Do this:
Beneath this sentence is a set of records; write each of them out exactly.

+++

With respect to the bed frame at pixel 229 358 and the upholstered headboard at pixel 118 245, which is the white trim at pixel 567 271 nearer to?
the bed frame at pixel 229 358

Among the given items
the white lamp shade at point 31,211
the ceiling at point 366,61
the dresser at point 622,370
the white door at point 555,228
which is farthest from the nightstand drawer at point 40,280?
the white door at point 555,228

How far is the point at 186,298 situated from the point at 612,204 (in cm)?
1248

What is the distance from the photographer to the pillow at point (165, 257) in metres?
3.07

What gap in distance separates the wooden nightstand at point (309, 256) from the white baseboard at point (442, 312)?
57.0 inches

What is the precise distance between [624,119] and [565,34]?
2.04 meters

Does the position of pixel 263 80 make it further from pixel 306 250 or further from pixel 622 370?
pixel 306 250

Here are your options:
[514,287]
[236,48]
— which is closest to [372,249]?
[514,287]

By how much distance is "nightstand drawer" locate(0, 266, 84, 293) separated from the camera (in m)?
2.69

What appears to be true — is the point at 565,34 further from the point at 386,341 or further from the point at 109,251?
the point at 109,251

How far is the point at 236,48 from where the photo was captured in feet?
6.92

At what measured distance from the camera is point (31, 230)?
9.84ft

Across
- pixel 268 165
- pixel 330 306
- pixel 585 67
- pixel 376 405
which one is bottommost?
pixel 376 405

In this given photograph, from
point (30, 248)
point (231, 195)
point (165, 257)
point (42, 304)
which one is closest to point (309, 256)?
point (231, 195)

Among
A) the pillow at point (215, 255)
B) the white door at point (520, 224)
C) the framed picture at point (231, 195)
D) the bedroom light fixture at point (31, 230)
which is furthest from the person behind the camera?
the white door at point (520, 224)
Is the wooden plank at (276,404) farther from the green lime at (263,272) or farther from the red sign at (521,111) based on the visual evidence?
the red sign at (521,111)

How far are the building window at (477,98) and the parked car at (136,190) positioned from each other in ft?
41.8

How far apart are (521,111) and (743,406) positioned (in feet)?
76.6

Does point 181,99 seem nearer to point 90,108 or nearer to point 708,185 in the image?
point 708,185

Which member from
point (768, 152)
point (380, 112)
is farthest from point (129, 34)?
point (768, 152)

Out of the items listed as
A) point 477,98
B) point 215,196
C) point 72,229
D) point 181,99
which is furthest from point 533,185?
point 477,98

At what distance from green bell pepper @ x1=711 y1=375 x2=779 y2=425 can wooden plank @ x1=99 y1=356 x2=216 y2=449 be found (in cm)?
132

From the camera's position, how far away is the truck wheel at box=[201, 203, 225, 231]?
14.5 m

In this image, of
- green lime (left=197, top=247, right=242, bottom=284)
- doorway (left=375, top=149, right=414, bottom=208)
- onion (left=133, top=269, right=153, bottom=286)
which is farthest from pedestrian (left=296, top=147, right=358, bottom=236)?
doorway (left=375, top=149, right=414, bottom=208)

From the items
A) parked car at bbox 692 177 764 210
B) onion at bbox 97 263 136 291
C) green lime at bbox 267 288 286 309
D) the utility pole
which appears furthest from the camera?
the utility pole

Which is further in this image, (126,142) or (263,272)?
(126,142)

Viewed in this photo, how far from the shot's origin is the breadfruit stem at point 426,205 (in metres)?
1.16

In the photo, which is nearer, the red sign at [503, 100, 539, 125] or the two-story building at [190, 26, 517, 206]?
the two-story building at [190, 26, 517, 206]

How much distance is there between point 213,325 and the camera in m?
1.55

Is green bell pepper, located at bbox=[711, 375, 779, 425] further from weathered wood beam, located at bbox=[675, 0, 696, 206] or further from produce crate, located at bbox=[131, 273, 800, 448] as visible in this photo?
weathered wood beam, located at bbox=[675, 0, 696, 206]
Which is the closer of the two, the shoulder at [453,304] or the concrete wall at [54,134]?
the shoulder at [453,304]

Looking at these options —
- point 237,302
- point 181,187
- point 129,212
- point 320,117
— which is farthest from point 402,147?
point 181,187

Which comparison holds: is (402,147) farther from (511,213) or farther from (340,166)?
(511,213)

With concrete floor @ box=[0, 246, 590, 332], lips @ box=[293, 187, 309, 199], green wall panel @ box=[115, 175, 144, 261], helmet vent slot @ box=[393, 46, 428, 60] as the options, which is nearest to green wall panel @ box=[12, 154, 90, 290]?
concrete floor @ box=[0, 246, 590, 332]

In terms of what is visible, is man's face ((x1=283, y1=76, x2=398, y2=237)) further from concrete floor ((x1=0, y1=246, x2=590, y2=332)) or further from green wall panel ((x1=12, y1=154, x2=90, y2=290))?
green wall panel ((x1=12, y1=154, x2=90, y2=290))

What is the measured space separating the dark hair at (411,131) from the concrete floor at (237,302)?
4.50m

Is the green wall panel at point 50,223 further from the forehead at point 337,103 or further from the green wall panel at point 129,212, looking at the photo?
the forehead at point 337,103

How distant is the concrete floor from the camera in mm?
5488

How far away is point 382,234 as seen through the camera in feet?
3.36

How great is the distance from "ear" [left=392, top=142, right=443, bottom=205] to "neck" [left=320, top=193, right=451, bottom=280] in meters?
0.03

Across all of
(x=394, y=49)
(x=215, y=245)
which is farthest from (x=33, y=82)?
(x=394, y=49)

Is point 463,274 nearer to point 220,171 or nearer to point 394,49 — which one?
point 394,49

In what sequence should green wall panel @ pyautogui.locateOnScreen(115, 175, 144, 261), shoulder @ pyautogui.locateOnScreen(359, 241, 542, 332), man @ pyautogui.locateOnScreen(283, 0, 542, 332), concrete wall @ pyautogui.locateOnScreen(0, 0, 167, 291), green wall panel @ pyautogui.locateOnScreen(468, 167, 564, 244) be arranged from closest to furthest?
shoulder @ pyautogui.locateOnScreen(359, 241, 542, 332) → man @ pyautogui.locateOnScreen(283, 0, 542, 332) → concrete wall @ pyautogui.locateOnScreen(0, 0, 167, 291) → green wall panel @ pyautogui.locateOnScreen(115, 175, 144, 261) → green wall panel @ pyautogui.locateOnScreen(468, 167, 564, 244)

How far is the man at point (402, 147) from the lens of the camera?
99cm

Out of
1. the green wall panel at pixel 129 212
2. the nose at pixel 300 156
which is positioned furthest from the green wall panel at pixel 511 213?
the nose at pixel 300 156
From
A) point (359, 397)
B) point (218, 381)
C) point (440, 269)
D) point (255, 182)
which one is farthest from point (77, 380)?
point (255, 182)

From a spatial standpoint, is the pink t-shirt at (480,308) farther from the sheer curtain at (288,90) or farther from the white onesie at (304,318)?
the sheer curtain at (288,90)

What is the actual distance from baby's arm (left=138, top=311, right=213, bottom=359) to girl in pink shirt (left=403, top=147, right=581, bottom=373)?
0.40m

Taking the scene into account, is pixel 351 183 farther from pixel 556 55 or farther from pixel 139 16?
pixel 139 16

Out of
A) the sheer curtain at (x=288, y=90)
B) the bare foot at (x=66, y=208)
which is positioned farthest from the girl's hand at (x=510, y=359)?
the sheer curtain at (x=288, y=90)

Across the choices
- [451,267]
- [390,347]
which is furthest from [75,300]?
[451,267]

+++

Final answer:
With respect to the bed frame at pixel 229 358 and the upholstered headboard at pixel 118 245, which is the white trim at pixel 567 271 nearer to?
the bed frame at pixel 229 358

Among the given items
the white lamp shade at point 31,211
the ceiling at point 366,61
the dresser at point 622,370
the white door at point 555,228
which is farthest from the nightstand drawer at point 40,280?
the white door at point 555,228

How far is the point at 186,298 situated from the point at 612,204 (in cm)?
1248

What is the distance from the photographer to the pillow at point (165, 257) in metres?
3.07

What gap in distance separates the wooden nightstand at point (309, 256) from the white baseboard at point (442, 312)?
57.0 inches

What is the precise distance between [624,119] and [565,34]?
2.04 meters

Does the position of pixel 263 80 make it further from pixel 306 250 or further from pixel 622 370?
pixel 306 250

Here are your options:
[514,287]
[236,48]
— which is closest to [372,249]?
[514,287]

By how much distance is "nightstand drawer" locate(0, 266, 84, 293) separated from the camera (in m)?
2.69

What appears to be true — is the point at 565,34 further from the point at 386,341 or further from the point at 109,251?
the point at 109,251

How far is the point at 236,48 from where the photo was captured in feet?
6.92

At what measured distance from the camera is point (31, 230)?
9.84ft

Across
- pixel 268 165
- pixel 330 306
- pixel 585 67
- pixel 376 405
which one is bottommost?
pixel 376 405

In this given photograph, from
point (30, 248)
point (231, 195)
point (165, 257)
point (42, 304)
which one is closest to point (309, 256)?
point (231, 195)

Among
A) the pillow at point (215, 255)
B) the white door at point (520, 224)
C) the framed picture at point (231, 195)
D) the bedroom light fixture at point (31, 230)
which is furthest from the person behind the camera?
the white door at point (520, 224)
Is the wooden plank at (276,404) farther from the green lime at (263,272) or farther from the red sign at (521,111) based on the visual evidence?
the red sign at (521,111)

How far are the building window at (477,98) and the parked car at (136,190) positioned from each other in ft?
41.8

How far apart are (521,111) and (743,406) positioned (in feet)?
76.6

Does point 181,99 seem nearer to point 90,108 or nearer to point 708,185 in the image?
point 708,185

Which member from
point (768, 152)
point (380, 112)
is farthest from point (129, 34)?
point (768, 152)

Out of the items listed as
A) point 477,98
B) point 215,196
C) point 72,229
D) point 181,99
which is furthest from point 533,185?
point 477,98

At what distance from green bell pepper @ x1=711 y1=375 x2=779 y2=425 can wooden plank @ x1=99 y1=356 x2=216 y2=449 be found (in cm)?
132

From the camera's position, how far away is the truck wheel at box=[201, 203, 225, 231]?
14.5 m

In this image, of
- green lime (left=197, top=247, right=242, bottom=284)
- doorway (left=375, top=149, right=414, bottom=208)
- onion (left=133, top=269, right=153, bottom=286)
which is farthest from pedestrian (left=296, top=147, right=358, bottom=236)?
doorway (left=375, top=149, right=414, bottom=208)

From the items
A) parked car at bbox 692 177 764 210
B) onion at bbox 97 263 136 291
C) green lime at bbox 267 288 286 309
D) the utility pole
which appears furthest from the camera?
the utility pole

Which is further in this image, (126,142) or (263,272)?
(126,142)

Viewed in this photo, how far from the shot's origin is the breadfruit stem at point 426,205 (in metres)?
1.16

In the photo, which is nearer, the red sign at [503, 100, 539, 125] or the two-story building at [190, 26, 517, 206]?
the two-story building at [190, 26, 517, 206]

How much distance is there between point 213,325 and the camera in m?
1.55

Is green bell pepper, located at bbox=[711, 375, 779, 425] further from weathered wood beam, located at bbox=[675, 0, 696, 206] or further from produce crate, located at bbox=[131, 273, 800, 448] as visible in this photo?
weathered wood beam, located at bbox=[675, 0, 696, 206]
Which is the closer of the two, the shoulder at [453,304] or the concrete wall at [54,134]?
the shoulder at [453,304]

Looking at these options —
- point 237,302
- point 181,187
- point 129,212
- point 320,117
— which is farthest from point 402,147?
point 181,187

Which comparison holds: is (402,147) farther from (511,213) or farther from (340,166)?
(511,213)

With concrete floor @ box=[0, 246, 590, 332], lips @ box=[293, 187, 309, 199], green wall panel @ box=[115, 175, 144, 261], helmet vent slot @ box=[393, 46, 428, 60] as the options, which is nearest to green wall panel @ box=[12, 154, 90, 290]?
concrete floor @ box=[0, 246, 590, 332]

In terms of what is visible, is man's face ((x1=283, y1=76, x2=398, y2=237)) further from concrete floor ((x1=0, y1=246, x2=590, y2=332)) or further from green wall panel ((x1=12, y1=154, x2=90, y2=290))?
green wall panel ((x1=12, y1=154, x2=90, y2=290))

What is the measured space separating the dark hair at (411,131) from the concrete floor at (237,302)?
4.50m

Is the green wall panel at point 50,223 further from the forehead at point 337,103 or further from the green wall panel at point 129,212, looking at the photo?
the forehead at point 337,103

How distant is the concrete floor from the camera in mm?
5488

How far away is point 382,234 as seen through the camera in feet?
3.36

How great is the distance from "ear" [left=392, top=142, right=443, bottom=205] to "neck" [left=320, top=193, right=451, bottom=280] in meters?
0.03

Across all of
(x=394, y=49)
(x=215, y=245)
which is farthest from (x=33, y=82)?
(x=394, y=49)

Is point 463,274 nearer to point 220,171 or nearer to point 394,49 — which one?
point 394,49

In what sequence should green wall panel @ pyautogui.locateOnScreen(115, 175, 144, 261), shoulder @ pyautogui.locateOnScreen(359, 241, 542, 332), man @ pyautogui.locateOnScreen(283, 0, 542, 332), concrete wall @ pyautogui.locateOnScreen(0, 0, 167, 291), green wall panel @ pyautogui.locateOnScreen(468, 167, 564, 244) be arranged from closest to furthest?
shoulder @ pyautogui.locateOnScreen(359, 241, 542, 332) → man @ pyautogui.locateOnScreen(283, 0, 542, 332) → concrete wall @ pyautogui.locateOnScreen(0, 0, 167, 291) → green wall panel @ pyautogui.locateOnScreen(115, 175, 144, 261) → green wall panel @ pyautogui.locateOnScreen(468, 167, 564, 244)

How far is the man at point (402, 147) from the lens of the camera?
99cm

Out of
1. the green wall panel at pixel 129 212
2. the nose at pixel 300 156
which is positioned furthest from the green wall panel at pixel 511 213?
the nose at pixel 300 156
From
A) point (359, 397)
B) point (218, 381)
C) point (440, 269)
D) point (255, 182)
which one is farthest from point (77, 380)?
point (255, 182)

From a spatial standpoint, is the pink t-shirt at (480,308) farther from the sheer curtain at (288,90) or farther from the white onesie at (304,318)?
the sheer curtain at (288,90)

What is the actual distance from baby's arm (left=138, top=311, right=213, bottom=359) to girl in pink shirt (left=403, top=147, right=581, bottom=373)?
0.40m

Taking the scene into account, is pixel 351 183 farther from pixel 556 55 or farther from pixel 139 16?
pixel 139 16

Out of
A) the sheer curtain at (x=288, y=90)
B) the bare foot at (x=66, y=208)
which is positioned farthest from the girl's hand at (x=510, y=359)?
the sheer curtain at (x=288, y=90)

Across the choices
- [451,267]
- [390,347]
which is furthest from [75,300]?
[451,267]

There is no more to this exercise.